Cofondatrice du Conseil national des organisations populaires et autochtones du Honduras créé en 1993 (COPINH), elle a mené un grand nombre de manifestations pour défendre l’environnement en s’opposant à la construction de projets hydroélectriques au Honduras. Elle avait reçu pour son combat le prestigieux prix Goldman Environmental Prize en 2015. Elle a joué un rôle primordial dans la lutte du peuple indigène Lenca du Honduras contre la construction d’un grand barrage sur le Rio Blanco, dont les conséquences environnementales et sociales auraient été dramatiques. Berta Caceres avait aussi été candidate à la vice-présidence au cours des élections nationales qui avaient précédé le coup d’État en juin 2009 contre le président élu Manuel Zelaya. Son implication politique, notamment dans les luttes socio-environnementales des peuples indigènes lui avait déjà valu de nombreuses menaces de mort et de violence à son encontre et à celle de sa famille. Les organisations de défense des droits humains expriment leur indignation face à cet assassinat et exigent qu’il ne reste pas impuni.
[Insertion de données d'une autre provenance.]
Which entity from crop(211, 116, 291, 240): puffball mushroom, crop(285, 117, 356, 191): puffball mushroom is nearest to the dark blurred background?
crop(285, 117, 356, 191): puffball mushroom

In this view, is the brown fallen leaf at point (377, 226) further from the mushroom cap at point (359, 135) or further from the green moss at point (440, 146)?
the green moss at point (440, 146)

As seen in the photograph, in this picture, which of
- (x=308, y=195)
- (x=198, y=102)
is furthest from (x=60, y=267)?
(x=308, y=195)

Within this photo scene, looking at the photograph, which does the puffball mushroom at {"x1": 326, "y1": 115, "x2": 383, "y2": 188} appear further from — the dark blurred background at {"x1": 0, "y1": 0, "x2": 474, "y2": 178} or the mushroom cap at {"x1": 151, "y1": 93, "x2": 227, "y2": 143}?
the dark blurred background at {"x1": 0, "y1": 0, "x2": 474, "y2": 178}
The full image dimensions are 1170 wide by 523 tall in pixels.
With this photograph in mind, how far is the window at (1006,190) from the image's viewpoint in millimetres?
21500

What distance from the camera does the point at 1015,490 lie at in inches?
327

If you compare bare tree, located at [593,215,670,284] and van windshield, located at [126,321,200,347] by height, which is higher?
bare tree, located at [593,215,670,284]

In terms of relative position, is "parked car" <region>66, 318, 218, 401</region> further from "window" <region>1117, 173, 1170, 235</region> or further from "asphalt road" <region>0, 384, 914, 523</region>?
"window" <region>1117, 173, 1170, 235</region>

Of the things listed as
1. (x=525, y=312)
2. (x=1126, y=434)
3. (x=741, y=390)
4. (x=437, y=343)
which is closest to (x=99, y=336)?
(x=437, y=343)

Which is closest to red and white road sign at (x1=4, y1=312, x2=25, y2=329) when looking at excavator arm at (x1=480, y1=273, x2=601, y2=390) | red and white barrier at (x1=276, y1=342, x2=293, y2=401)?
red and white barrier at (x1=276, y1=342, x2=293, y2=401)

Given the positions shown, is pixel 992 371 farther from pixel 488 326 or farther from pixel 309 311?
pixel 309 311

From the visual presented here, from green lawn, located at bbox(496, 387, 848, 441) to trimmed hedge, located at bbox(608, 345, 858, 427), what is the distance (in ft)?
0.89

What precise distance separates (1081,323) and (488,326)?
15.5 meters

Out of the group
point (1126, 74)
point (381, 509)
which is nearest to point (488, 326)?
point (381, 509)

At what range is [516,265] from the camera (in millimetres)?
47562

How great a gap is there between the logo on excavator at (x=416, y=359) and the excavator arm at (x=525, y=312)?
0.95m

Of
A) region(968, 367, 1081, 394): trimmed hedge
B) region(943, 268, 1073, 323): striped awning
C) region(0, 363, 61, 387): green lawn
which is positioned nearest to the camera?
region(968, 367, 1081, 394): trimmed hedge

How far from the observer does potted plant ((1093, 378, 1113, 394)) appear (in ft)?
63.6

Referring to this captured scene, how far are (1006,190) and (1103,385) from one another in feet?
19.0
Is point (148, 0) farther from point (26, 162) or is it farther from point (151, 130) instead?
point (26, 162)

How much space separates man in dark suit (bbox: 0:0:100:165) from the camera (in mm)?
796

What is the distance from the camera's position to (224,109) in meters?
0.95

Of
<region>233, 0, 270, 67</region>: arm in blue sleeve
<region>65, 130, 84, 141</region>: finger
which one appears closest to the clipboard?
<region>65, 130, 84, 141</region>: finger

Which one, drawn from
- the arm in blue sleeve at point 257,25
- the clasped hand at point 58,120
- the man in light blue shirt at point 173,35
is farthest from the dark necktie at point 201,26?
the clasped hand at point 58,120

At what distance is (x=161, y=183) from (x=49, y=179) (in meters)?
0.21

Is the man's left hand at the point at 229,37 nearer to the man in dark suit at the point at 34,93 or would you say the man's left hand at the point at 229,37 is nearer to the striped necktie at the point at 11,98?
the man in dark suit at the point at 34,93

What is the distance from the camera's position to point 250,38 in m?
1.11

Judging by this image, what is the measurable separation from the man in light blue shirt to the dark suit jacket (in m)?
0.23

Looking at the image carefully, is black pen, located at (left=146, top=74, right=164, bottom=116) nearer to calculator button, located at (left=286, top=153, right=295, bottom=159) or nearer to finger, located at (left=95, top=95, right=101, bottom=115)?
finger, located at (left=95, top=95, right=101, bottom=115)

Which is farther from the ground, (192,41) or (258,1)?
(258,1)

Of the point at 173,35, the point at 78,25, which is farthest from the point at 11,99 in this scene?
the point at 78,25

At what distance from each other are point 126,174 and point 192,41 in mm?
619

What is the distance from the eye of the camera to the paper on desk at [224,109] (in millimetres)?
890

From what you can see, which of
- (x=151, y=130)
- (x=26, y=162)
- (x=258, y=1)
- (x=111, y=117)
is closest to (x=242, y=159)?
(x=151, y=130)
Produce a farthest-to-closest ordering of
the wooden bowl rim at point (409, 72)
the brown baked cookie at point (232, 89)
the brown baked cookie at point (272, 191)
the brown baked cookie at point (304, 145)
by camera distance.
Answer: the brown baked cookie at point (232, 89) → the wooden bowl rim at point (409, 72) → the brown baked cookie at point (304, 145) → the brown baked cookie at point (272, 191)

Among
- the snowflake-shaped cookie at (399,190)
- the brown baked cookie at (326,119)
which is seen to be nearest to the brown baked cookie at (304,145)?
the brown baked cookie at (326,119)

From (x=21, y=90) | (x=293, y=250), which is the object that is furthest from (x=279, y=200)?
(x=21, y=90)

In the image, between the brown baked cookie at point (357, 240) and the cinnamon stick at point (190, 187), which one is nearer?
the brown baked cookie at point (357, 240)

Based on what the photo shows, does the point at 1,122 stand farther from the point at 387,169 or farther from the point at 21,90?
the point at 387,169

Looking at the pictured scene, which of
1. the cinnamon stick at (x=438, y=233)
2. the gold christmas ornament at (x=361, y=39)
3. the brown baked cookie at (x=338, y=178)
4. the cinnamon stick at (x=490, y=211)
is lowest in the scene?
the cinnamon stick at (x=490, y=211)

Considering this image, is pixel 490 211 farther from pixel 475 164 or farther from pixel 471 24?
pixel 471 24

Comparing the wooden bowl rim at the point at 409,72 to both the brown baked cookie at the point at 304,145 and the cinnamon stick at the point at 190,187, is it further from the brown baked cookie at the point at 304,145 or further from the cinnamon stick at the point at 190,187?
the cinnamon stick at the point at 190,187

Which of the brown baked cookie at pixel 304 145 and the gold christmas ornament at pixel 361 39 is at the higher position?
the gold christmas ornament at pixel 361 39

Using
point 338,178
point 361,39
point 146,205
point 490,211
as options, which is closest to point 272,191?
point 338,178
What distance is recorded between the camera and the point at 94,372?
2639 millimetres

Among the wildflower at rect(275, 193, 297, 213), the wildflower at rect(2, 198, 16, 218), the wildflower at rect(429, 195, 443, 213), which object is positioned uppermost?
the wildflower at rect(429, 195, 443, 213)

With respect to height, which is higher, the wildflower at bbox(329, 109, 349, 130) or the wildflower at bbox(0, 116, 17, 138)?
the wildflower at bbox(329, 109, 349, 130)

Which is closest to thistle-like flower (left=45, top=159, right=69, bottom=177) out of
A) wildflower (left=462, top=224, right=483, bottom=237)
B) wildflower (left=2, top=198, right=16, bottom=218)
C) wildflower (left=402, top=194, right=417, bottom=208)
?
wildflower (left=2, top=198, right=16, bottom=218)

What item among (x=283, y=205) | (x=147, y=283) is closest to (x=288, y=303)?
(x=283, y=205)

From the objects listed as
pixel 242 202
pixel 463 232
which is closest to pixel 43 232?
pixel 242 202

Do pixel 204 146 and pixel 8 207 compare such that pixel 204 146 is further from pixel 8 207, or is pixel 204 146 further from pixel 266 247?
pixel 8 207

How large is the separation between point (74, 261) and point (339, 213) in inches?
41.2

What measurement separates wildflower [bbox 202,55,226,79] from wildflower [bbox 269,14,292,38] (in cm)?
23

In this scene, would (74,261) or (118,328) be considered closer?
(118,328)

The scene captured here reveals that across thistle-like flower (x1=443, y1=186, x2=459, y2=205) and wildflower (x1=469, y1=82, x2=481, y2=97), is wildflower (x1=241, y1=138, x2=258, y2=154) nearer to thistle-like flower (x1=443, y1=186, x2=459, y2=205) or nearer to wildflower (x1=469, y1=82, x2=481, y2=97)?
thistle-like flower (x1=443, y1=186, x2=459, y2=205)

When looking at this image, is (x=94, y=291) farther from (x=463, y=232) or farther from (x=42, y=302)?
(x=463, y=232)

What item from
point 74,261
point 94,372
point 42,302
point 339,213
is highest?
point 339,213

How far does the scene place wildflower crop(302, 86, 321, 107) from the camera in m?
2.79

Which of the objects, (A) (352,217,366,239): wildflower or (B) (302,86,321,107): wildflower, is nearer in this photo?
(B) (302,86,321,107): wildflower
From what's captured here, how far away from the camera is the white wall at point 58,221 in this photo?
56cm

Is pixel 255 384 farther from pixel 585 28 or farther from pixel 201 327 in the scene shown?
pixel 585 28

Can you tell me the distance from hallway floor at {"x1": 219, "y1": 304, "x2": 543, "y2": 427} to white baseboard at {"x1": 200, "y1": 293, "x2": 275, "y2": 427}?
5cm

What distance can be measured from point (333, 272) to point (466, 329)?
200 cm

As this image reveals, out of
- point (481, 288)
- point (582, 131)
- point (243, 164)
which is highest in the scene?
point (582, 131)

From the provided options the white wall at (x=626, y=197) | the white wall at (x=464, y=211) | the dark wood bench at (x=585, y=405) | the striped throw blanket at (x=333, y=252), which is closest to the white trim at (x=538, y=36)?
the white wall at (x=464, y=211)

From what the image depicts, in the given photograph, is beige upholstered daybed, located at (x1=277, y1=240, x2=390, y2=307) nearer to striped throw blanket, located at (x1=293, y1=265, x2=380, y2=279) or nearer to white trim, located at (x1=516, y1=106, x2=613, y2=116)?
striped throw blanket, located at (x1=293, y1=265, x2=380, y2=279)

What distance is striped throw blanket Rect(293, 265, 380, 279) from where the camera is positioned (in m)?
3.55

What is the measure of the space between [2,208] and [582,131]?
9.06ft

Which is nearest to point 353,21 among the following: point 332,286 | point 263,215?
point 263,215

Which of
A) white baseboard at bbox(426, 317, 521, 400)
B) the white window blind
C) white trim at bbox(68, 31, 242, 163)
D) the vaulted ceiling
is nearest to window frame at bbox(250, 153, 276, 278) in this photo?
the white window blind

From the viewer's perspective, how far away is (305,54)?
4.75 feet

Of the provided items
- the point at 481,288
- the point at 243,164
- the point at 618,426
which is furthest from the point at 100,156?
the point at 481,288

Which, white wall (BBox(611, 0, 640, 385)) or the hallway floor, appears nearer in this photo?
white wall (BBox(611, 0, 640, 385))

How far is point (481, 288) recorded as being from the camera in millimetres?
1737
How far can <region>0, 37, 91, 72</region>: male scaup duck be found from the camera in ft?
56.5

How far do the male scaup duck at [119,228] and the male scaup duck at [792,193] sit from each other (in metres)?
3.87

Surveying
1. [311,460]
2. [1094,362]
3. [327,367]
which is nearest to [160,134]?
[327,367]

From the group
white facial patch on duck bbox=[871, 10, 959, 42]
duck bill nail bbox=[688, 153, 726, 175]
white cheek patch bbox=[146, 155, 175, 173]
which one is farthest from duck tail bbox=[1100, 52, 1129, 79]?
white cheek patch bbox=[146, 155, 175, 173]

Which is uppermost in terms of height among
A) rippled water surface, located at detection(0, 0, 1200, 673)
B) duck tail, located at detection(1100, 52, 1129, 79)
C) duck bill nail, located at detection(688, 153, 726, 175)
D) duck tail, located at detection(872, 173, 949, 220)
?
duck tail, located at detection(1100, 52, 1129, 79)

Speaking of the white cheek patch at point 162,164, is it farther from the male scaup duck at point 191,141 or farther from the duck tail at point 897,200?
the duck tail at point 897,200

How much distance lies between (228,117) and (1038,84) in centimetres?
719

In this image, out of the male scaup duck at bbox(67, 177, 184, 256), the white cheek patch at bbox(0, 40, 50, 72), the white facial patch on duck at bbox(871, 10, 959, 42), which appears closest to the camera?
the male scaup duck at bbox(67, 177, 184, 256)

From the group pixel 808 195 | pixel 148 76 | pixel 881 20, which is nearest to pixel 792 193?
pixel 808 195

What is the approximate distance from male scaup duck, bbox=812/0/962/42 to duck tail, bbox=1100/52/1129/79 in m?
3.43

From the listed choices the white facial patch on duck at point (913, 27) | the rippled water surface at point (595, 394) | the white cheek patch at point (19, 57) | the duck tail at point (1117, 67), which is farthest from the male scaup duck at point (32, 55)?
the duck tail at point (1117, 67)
Ci-dessous en espagnol une vidéo réalisée en Colombie en 2015: elle y explique le sens de sa lutte. 

Berta Cáceres, leader indígena hondureña fue asesinada.

Mujer de todos los combates, dirigente del Consejo Cívico de Organizaciones Populares e Indígenas de Honduras (COPINH). Defensora de la tierra, de las mujeres, de los pueblos oprimidos, de los derechos humanos… Defensora de la vida! Las organizaciones de derechos humanos expresan su indignación frente a este asesinato. 

Esta conversación con ella se realiza en Colombia en agosto de 2015.
“Somos guerreras porque estamos ahí luchando por los ríos, por el agua, por la salud, por la soberanía alimentaria, por las semillas, por el conocimiento ancestral; todas esas formas de sabiduría, de cultura, de arte que tenemos nosotros…es una gran batalla, y es, yo creo, lo que permite a este planeta estar vivo. Y nosotros como pueblo lenka somos también custodios de esas formas de vida”.